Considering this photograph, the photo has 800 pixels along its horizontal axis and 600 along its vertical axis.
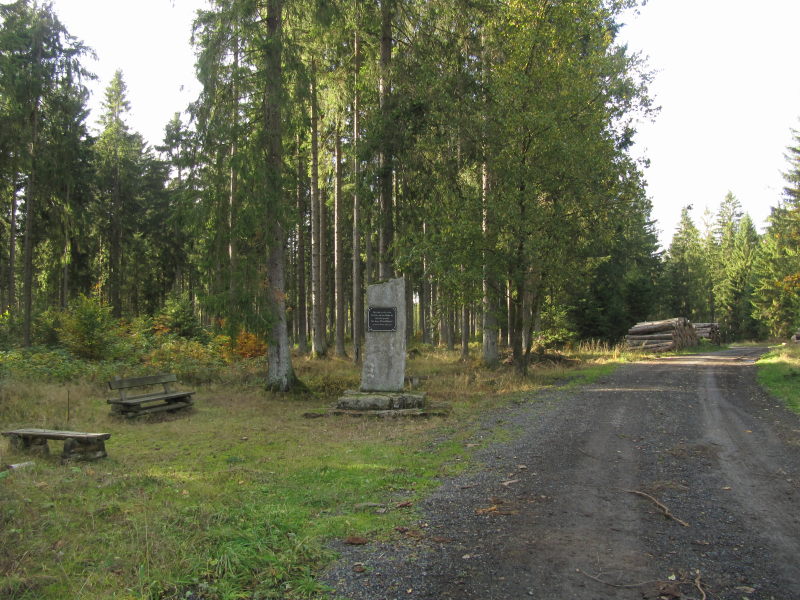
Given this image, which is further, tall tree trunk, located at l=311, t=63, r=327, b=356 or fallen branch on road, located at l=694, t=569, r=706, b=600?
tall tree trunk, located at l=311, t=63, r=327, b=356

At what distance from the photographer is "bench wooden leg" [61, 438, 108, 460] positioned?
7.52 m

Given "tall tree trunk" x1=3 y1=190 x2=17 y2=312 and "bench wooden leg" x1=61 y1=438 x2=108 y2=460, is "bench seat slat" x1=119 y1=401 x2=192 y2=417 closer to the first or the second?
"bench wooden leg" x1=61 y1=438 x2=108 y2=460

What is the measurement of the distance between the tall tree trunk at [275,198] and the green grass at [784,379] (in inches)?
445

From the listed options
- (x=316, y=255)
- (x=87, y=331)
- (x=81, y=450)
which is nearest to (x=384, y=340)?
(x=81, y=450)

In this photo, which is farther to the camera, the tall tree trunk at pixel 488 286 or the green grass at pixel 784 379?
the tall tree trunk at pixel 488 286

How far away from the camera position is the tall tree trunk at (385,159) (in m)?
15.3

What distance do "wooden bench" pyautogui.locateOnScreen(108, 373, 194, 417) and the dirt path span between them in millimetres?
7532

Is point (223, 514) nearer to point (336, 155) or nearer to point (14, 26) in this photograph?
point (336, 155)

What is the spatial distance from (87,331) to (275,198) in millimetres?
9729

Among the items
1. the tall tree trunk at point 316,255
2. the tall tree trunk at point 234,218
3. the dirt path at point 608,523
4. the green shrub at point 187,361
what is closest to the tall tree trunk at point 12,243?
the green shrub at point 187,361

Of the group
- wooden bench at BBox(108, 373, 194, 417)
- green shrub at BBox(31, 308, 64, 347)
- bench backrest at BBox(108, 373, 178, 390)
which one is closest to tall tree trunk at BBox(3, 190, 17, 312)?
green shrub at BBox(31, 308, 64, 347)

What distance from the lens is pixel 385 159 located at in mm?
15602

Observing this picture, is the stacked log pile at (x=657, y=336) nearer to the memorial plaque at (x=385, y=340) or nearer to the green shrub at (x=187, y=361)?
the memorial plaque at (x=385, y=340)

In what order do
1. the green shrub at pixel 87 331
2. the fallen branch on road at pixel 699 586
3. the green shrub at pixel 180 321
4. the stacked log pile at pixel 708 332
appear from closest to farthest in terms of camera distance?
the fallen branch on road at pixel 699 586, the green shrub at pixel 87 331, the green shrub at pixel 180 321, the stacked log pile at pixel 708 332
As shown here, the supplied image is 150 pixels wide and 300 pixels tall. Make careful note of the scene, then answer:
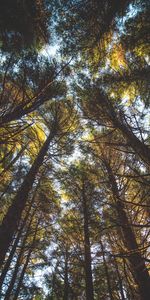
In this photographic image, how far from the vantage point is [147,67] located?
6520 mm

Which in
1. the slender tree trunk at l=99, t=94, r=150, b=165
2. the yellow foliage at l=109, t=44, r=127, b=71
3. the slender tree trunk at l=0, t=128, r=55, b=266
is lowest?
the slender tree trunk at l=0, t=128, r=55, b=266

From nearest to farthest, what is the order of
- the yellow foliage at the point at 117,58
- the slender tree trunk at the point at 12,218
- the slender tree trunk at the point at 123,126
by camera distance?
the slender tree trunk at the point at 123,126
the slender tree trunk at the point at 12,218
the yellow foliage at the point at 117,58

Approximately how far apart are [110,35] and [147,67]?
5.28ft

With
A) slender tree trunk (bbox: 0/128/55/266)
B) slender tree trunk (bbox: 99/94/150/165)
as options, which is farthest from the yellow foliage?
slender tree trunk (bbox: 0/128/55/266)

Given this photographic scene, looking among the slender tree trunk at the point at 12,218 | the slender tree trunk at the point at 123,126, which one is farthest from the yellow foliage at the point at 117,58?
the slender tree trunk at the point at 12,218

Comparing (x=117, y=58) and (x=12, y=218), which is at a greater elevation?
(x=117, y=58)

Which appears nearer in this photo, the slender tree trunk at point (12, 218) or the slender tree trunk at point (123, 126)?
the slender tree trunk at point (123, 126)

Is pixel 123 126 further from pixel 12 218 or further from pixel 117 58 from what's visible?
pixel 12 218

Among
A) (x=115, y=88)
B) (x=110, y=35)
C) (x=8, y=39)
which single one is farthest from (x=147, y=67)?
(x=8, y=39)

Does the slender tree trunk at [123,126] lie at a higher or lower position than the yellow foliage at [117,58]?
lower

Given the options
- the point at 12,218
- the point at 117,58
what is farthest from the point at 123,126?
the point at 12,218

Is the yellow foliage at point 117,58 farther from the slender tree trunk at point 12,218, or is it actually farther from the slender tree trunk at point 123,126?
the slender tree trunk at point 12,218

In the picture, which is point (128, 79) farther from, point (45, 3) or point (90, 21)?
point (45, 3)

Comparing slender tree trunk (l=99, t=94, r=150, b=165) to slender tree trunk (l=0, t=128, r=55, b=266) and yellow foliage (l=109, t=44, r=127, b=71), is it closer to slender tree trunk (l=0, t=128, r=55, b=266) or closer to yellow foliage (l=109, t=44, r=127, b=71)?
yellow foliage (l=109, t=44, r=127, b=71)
········
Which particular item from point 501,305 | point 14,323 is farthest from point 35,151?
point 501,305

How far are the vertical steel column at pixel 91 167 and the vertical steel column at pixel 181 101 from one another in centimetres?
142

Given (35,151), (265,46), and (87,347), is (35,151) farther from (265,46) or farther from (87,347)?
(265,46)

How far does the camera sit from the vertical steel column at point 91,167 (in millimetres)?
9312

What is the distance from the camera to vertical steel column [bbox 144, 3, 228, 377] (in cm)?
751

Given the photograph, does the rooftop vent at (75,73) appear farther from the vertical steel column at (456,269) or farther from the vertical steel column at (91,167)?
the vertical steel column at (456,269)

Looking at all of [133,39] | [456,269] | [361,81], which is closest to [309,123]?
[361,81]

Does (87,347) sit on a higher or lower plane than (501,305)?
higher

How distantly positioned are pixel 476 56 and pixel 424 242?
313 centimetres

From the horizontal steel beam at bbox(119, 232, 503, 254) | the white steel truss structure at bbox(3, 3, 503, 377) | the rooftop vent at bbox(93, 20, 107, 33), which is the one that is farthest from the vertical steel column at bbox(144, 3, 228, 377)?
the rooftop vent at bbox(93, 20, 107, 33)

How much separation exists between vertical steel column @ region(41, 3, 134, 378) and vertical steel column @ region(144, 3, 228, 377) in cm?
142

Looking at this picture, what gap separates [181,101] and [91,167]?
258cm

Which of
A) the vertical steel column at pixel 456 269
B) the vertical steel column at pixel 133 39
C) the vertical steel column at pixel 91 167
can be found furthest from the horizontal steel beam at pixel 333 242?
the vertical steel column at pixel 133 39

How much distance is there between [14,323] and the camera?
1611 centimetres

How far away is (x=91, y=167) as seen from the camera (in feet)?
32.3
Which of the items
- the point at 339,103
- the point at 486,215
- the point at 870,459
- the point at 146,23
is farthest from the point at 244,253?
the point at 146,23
········
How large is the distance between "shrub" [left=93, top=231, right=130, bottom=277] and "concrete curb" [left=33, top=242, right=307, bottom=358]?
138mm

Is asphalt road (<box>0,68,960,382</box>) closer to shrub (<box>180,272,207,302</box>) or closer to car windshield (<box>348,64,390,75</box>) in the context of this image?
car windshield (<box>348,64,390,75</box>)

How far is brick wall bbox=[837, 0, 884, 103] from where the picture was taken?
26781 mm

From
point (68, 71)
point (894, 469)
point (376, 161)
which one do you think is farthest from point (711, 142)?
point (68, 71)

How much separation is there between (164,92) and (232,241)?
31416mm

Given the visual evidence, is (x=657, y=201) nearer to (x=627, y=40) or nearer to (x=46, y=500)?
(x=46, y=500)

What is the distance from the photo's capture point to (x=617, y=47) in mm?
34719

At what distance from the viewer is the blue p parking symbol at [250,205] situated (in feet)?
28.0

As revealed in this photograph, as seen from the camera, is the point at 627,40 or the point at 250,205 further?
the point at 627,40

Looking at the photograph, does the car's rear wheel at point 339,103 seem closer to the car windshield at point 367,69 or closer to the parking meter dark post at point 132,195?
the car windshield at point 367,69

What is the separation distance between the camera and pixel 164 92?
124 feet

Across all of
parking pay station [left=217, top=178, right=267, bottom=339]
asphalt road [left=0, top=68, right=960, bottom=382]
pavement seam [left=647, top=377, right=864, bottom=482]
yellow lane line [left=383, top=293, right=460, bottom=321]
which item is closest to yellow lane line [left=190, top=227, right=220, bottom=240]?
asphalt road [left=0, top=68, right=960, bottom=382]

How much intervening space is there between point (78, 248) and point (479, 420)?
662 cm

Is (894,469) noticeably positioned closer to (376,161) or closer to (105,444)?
········
#### [SET EXERCISE]
Can you rewrite the records from the line with "How much separation is" to the line with "Is (894,469) noticeably", putting "viewpoint" in place of "camera" and keeping everything else the same?

#### [ANSWER TO THIS PROBLEM]
How much separation is there between (164,92) and (232,241)?
31416mm

Given the visual evidence, is (x=657, y=201) nearer to (x=627, y=40) or nearer to (x=46, y=500)?
(x=46, y=500)

What is the distance from the photo's capture point to (x=617, y=47) in mm?
34719

At what distance from the viewer is the blue p parking symbol at [250,205] situated (in feet)?
28.0

As revealed in this photograph, as seen from the viewpoint, is the point at 627,40 or the point at 250,205 further?
the point at 627,40

Looking at the photograph, does the car's rear wheel at point 339,103 seem closer to the car windshield at point 367,69 or closer to the parking meter dark post at point 132,195?
the car windshield at point 367,69

What is the separation distance between the viewpoint and pixel 164 92?
124 feet

Across all of
parking pay station [left=217, top=178, right=267, bottom=339]
asphalt road [left=0, top=68, right=960, bottom=382]
pavement seam [left=647, top=377, right=864, bottom=482]
yellow lane line [left=383, top=293, right=460, bottom=321]
which item is closest to yellow lane line [left=190, top=227, right=220, bottom=240]?
asphalt road [left=0, top=68, right=960, bottom=382]

How much intervening space is there between point (78, 248) and point (479, 420)?
662 cm

Is (894,469) noticeably positioned closer to (376,161) or closer to (105,444)?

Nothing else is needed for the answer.